We head across the Zocalo to the multi-level Aztec archeological site. I see the repeated image of the serpent head and, putting myself mentally in the position of the one about to be sacrificed, try to imagine my physical sensations as I move towards the altar.
Behind the Aztec area I hear the steady tap-tapping of archeologists at work. Coming closer, I see about twenty-five workmen under an awning chiseling stone blocks for the restoration of the cathedral.
Later, we visit the Federal Building at the opposite end of the plaza. The guidebook says it houses the federal government defense and treasury departments, as well as some of Diego Rivera’s most famous murals. At one time, bullfights had been staged on the first floor.
Despite the murals, it is a fascist government and the building is patrolled by young Mexican soldiers with machine guns and white-laced black combat boots.
At the information booth I ask directions to the ladies room. To the far side of the building and across two patios, it has marble floors and flattering lighting. Scattered on a counter over the sinks and in front of large square mirrors are a number of delicate pink soaps incised with the words Rosa Venus. I dawdle -- piss and wash my hands. Then, I place a zip-lock on the counter, slide a pink wafer inside, and slip it into my backpack with smooth movements so as not to arouse the attention of the armed guard.
As we leave the building, I tell Philip about my urge to light a candle for my father in the cathedral and realize as I am speaking that, given the fact that my father was an ardent leftist, this pink soap-steal constitutes a far more appropriate prayer.
I also think of Chick who told me one day at lunch that what he feels we have in common is our shared secret capacity for terrorism. For dessert, he handed me a worn green soap, which he later identified as Irish Spring.
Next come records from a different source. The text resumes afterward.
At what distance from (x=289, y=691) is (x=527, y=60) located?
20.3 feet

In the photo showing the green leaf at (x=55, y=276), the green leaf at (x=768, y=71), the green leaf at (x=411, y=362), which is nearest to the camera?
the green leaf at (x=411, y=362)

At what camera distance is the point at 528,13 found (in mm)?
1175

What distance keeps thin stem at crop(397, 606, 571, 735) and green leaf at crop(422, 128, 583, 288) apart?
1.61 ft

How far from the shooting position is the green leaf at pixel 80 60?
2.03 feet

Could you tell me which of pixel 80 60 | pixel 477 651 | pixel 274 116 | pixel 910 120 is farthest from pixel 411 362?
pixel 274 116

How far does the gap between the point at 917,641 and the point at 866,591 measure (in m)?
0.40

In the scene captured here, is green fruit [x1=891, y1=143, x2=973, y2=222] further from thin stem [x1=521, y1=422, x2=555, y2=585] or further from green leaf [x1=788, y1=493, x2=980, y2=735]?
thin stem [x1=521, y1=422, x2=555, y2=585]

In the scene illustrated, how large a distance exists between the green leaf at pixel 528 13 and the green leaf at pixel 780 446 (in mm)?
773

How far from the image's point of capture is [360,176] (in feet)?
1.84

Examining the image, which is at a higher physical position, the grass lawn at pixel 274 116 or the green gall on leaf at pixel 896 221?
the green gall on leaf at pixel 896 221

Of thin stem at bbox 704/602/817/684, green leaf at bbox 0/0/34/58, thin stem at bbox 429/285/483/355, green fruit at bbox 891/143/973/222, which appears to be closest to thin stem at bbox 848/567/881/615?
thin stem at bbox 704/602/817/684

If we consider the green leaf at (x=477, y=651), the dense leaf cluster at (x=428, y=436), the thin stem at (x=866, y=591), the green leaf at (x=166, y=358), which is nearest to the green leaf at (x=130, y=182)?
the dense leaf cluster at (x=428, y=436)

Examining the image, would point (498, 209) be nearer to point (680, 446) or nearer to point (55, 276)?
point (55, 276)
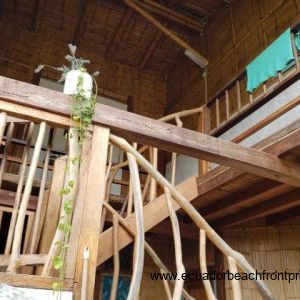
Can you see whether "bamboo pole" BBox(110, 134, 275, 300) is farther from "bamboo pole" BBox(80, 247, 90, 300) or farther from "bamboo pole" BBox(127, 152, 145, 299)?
"bamboo pole" BBox(80, 247, 90, 300)

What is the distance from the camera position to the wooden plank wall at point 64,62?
676 centimetres

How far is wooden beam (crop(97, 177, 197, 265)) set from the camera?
3.24 m

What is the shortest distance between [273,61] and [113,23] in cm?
400

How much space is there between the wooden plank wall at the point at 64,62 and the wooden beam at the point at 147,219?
12.9 feet

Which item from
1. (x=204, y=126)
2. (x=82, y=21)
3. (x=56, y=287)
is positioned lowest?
(x=56, y=287)

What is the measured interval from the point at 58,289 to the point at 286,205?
10.1ft

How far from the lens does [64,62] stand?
7238 millimetres

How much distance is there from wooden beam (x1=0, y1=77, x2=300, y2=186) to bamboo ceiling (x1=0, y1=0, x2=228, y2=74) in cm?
491

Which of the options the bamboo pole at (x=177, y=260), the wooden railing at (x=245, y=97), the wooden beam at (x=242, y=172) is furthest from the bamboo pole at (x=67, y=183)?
the wooden railing at (x=245, y=97)

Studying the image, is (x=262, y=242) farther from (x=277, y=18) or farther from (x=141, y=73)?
(x=141, y=73)

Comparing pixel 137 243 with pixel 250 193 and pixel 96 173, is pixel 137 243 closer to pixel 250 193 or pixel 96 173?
pixel 96 173

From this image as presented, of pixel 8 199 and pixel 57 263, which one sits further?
pixel 8 199

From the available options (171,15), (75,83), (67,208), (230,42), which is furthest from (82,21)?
(67,208)

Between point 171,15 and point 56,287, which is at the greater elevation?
point 171,15
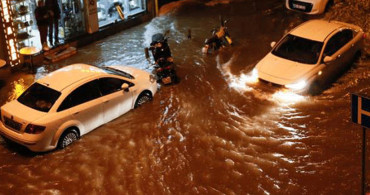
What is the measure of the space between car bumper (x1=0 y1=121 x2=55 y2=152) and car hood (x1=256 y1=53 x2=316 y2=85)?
6.14m

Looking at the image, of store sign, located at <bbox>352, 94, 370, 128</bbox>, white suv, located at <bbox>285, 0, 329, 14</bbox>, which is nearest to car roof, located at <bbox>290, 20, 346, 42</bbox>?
white suv, located at <bbox>285, 0, 329, 14</bbox>

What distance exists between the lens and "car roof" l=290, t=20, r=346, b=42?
1375cm

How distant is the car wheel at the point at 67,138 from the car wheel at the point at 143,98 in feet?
7.21

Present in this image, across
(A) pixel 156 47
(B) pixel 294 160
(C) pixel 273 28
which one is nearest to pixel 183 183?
(B) pixel 294 160

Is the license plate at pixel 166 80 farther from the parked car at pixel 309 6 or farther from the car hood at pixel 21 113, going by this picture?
the parked car at pixel 309 6

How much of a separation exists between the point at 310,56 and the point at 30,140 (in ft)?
26.0

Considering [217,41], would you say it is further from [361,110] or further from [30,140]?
[361,110]

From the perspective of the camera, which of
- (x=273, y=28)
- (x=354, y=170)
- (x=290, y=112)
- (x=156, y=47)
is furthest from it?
(x=273, y=28)

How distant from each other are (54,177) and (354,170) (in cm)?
633

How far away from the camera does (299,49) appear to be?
45.2ft

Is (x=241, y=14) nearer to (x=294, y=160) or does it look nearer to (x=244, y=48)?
(x=244, y=48)

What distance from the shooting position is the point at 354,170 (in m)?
10.0

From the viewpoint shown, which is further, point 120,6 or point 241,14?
point 241,14

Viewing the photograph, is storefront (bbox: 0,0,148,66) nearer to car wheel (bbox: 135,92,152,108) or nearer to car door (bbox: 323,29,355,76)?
car wheel (bbox: 135,92,152,108)
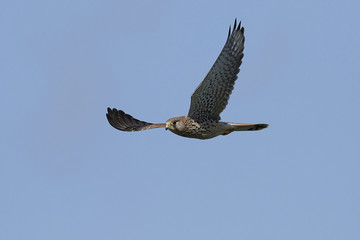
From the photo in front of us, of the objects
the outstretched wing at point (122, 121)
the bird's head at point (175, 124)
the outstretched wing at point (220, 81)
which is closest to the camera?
the outstretched wing at point (220, 81)

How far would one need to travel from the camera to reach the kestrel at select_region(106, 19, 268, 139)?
51.4 ft

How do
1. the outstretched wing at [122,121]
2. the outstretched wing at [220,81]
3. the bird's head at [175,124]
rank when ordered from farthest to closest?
the outstretched wing at [122,121] → the bird's head at [175,124] → the outstretched wing at [220,81]

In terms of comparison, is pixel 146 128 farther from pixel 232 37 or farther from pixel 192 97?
pixel 232 37

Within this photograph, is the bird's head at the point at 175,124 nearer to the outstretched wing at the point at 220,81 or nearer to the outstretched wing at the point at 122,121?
the outstretched wing at the point at 220,81

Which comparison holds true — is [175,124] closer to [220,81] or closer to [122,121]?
[220,81]

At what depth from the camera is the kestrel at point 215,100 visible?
15.7 metres

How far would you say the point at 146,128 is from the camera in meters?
18.0

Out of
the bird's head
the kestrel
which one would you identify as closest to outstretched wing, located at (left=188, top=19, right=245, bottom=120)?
the kestrel

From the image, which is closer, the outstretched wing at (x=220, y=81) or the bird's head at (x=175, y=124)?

Philip and I walk down small back streets and stop in at the art academy, where the courtyard is filled with imposing plaster casts of classical Roman sculptures including Michelangelo’s horned Moses. The navy blue shop-coated faculty make their way to folding chairs for a religious ceremony. A white robed priest officiates. A short dusty accordionist provides musical accompaniment.
Continuing on, we come upon one square block devoted exclusively to the sale of religious articles relating to the baby Jesus: a miniature crown of thorns, tiny vestments, white lace dress-up outfits. Philip buys me a doll’s basket in which Jesus’s dead-white hairless light bulb head rises from the center of a red paper carnation.
Returning through the square a few hours later, I am accosted by a drunk holding a hard-boiled egg.
It’s evening and we take the metro to Viveros in search of the same restaurant we’d been to with Jorge and Ishmael a few days before.
We find it, but it’s early and we are the only customers there. We drink manzanilla tea and consommé de pollo and have a serious discussion about the meaning of communion. Philip says it has to do with receiving consciousness, of becoming one with all that is.
I excuse myself to go to the bathroom, where I find a smoothly worn light pink soap, and I take it home.
Homage to Francis Ponge consists of soaps stolen from public bathrooms. They rest on white linen runners of varying lengths placed directly on the floor, making reference to Japanese dry gardens, concrete poetry, and the Catholic mass. The accompanying text, Incidents of Soap Stealing in Various States in Mexico or Homage to Francis Ponge, chronicles the piece's coming into being. Similarly, Francis Ponge's prose poem Soap is at once a recounting of its own making as well as the final result. It was first shown in a solo exhibition at the Jamison Thomas Gallery, New York, in 1991 and then included in Simply Made in America at The Aldrich Contemporary Art Museum, Ridgefield, Connecticut, in 1993. The text was also published separately in the Winter 1993-94 issue of Publicsfear magazine.